[Spatial question data]

· · ·

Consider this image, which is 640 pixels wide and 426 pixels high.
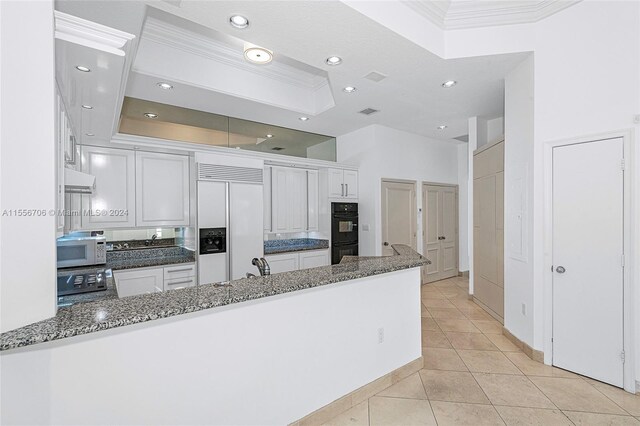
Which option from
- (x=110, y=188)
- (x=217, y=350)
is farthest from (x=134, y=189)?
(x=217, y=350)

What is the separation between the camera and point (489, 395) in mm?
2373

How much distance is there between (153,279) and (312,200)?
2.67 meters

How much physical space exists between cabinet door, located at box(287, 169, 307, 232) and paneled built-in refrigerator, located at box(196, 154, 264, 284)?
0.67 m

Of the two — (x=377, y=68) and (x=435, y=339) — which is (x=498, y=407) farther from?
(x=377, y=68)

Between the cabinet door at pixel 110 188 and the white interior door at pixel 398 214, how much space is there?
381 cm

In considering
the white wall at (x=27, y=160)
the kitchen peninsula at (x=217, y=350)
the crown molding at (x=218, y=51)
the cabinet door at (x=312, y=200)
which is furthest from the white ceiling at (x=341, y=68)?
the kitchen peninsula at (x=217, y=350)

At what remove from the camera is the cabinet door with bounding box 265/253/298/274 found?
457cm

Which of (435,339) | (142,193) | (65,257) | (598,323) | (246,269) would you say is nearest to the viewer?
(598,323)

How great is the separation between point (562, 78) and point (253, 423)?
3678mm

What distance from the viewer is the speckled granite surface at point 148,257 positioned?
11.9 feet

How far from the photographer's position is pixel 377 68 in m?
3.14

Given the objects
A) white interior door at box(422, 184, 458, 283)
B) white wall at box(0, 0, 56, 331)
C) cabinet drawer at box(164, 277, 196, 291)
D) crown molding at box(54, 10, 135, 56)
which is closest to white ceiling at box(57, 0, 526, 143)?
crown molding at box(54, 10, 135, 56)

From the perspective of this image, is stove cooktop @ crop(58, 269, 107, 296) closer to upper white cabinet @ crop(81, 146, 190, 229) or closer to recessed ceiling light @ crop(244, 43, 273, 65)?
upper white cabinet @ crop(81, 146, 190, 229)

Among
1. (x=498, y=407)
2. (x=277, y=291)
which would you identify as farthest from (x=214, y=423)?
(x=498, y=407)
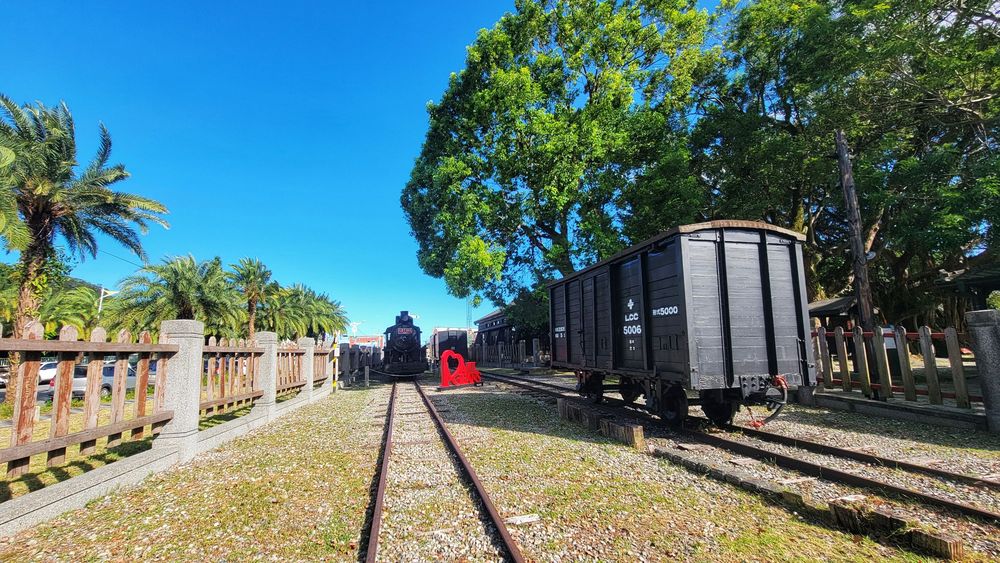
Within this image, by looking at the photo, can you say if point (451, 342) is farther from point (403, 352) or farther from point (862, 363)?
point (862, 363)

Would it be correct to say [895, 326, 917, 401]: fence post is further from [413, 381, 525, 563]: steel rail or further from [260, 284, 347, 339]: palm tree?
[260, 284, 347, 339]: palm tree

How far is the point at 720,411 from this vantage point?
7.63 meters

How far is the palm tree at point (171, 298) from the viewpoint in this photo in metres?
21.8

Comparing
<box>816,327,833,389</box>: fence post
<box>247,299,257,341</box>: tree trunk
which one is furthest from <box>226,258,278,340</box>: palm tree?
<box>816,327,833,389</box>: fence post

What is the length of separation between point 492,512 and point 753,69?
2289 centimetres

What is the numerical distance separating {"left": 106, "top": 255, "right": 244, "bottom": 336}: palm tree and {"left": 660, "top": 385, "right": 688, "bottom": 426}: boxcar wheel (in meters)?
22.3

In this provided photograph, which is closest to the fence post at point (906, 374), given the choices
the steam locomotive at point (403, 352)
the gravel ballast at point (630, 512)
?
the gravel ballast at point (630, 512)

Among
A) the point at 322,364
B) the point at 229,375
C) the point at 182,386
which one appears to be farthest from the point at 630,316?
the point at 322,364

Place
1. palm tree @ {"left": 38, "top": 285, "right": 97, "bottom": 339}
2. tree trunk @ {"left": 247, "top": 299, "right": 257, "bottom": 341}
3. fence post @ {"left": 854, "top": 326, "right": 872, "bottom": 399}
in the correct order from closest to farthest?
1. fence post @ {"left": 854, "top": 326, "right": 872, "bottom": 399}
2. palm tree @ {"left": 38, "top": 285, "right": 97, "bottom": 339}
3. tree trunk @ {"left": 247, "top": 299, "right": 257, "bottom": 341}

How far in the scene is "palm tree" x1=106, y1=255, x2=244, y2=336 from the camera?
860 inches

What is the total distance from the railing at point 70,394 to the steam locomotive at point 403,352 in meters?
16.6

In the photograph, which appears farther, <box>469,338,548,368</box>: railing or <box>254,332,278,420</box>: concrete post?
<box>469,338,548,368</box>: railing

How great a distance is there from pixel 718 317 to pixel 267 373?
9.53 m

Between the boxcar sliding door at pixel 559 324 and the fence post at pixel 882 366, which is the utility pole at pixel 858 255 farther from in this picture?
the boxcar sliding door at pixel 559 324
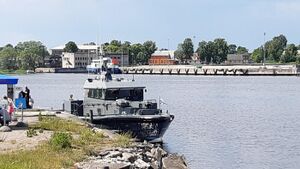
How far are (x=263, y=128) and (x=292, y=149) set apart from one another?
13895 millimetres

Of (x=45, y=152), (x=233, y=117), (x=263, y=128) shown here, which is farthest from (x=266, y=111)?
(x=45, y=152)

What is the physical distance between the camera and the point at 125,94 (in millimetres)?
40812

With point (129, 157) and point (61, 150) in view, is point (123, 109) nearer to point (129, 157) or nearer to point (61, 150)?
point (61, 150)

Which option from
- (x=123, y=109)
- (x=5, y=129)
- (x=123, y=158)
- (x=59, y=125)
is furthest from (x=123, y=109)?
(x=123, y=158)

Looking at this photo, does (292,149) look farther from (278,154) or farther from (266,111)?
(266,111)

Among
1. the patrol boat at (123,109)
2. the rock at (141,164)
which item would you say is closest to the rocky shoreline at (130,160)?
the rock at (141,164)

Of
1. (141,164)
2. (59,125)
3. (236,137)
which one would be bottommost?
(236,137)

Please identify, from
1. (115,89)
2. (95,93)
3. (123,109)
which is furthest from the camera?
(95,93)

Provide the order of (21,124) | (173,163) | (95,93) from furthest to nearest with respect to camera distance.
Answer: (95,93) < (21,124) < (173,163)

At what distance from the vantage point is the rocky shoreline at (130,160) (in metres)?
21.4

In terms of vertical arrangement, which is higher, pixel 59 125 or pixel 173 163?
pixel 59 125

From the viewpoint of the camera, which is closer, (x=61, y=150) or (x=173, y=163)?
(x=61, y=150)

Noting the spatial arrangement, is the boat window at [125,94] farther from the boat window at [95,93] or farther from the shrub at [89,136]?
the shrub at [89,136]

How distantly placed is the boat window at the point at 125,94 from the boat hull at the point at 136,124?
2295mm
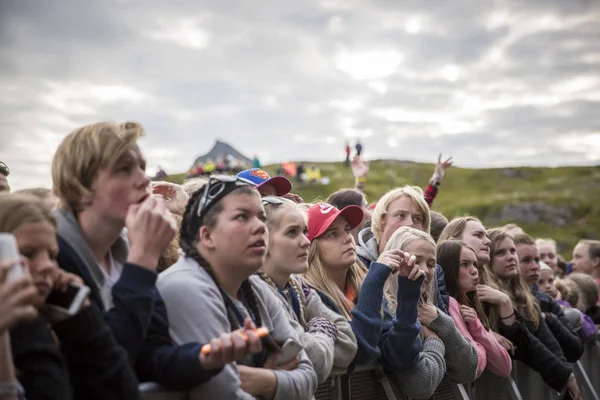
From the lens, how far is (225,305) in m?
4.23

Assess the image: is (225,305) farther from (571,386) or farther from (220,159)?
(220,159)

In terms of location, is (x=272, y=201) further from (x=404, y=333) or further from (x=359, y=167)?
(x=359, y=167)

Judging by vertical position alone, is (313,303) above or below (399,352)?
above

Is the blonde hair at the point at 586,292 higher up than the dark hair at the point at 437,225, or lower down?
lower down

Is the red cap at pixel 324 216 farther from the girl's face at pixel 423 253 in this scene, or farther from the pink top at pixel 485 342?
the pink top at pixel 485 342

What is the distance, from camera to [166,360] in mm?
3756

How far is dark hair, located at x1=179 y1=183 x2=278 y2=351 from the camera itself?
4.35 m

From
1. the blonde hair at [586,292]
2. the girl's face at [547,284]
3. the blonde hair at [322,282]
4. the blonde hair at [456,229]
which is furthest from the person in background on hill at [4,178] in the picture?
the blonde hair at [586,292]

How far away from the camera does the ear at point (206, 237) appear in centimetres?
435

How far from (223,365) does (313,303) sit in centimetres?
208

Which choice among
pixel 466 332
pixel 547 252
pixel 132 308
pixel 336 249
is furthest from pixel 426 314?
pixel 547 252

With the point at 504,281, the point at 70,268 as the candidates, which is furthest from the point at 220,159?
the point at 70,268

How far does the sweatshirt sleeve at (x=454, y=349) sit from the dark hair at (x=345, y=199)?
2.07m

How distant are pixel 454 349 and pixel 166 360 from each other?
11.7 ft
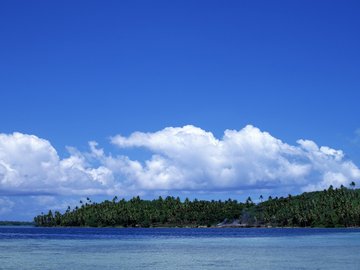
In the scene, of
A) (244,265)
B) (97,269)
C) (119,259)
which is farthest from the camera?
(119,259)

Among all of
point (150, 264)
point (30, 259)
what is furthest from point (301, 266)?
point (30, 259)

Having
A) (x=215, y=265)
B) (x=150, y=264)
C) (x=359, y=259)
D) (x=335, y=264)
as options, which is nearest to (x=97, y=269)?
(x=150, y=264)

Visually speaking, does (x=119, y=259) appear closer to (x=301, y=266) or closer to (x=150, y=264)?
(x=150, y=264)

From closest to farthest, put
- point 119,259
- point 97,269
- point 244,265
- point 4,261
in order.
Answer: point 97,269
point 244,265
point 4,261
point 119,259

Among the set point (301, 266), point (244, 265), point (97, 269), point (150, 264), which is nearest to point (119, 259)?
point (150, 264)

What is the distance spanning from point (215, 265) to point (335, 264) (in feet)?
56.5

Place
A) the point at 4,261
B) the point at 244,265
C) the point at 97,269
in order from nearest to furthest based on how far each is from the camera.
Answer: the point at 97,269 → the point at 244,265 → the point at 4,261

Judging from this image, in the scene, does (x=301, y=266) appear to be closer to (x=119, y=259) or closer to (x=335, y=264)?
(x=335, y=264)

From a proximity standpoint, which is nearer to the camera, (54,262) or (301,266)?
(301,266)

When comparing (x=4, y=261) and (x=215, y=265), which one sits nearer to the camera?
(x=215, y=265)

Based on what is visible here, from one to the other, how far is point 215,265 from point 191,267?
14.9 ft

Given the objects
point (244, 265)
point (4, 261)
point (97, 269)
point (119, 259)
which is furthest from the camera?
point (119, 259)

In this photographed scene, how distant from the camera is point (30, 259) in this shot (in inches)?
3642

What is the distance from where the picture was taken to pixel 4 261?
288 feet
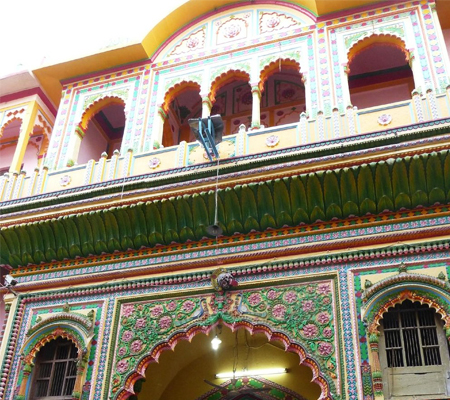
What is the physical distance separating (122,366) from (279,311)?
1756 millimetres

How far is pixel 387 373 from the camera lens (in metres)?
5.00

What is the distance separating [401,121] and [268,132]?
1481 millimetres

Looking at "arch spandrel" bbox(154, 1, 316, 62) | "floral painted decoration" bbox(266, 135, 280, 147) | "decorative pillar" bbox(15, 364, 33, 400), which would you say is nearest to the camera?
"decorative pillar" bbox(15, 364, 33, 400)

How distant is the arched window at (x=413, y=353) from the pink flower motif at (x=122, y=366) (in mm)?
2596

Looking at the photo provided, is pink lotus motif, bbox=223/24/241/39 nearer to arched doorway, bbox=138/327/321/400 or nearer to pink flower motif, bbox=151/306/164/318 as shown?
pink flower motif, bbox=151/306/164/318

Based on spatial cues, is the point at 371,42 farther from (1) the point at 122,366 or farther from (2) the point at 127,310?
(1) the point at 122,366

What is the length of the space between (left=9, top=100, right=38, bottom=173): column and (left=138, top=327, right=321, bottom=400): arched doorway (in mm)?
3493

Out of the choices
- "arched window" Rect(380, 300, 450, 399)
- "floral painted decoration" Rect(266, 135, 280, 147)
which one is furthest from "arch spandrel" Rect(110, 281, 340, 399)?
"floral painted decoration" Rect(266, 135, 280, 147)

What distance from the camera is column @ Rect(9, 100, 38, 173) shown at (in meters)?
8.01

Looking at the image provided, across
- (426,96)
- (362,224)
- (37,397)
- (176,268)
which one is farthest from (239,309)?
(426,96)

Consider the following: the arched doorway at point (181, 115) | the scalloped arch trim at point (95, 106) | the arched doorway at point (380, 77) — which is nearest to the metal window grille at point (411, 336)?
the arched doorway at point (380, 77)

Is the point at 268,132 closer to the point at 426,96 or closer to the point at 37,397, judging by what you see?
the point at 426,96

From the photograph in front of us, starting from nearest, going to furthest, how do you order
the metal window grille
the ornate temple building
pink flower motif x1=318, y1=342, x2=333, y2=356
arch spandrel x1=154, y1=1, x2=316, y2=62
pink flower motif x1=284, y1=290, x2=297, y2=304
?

· · ·

Reproduce the data word for word from its first line through the line that contains "2.67 meters", including both of those lines. Omit the pictures from your copy.

* _Task answer_:
Consider this image, which is 640 pixels wide and 426 pixels high.
Which option from
- (x=110, y=188)
- (x=217, y=350)
is farthest from (x=134, y=189)?
(x=217, y=350)

What is the separation between the camera and point (489, 395) in mm?
2373

How much distance is there between (153,279) and (312,200)?
2.67 meters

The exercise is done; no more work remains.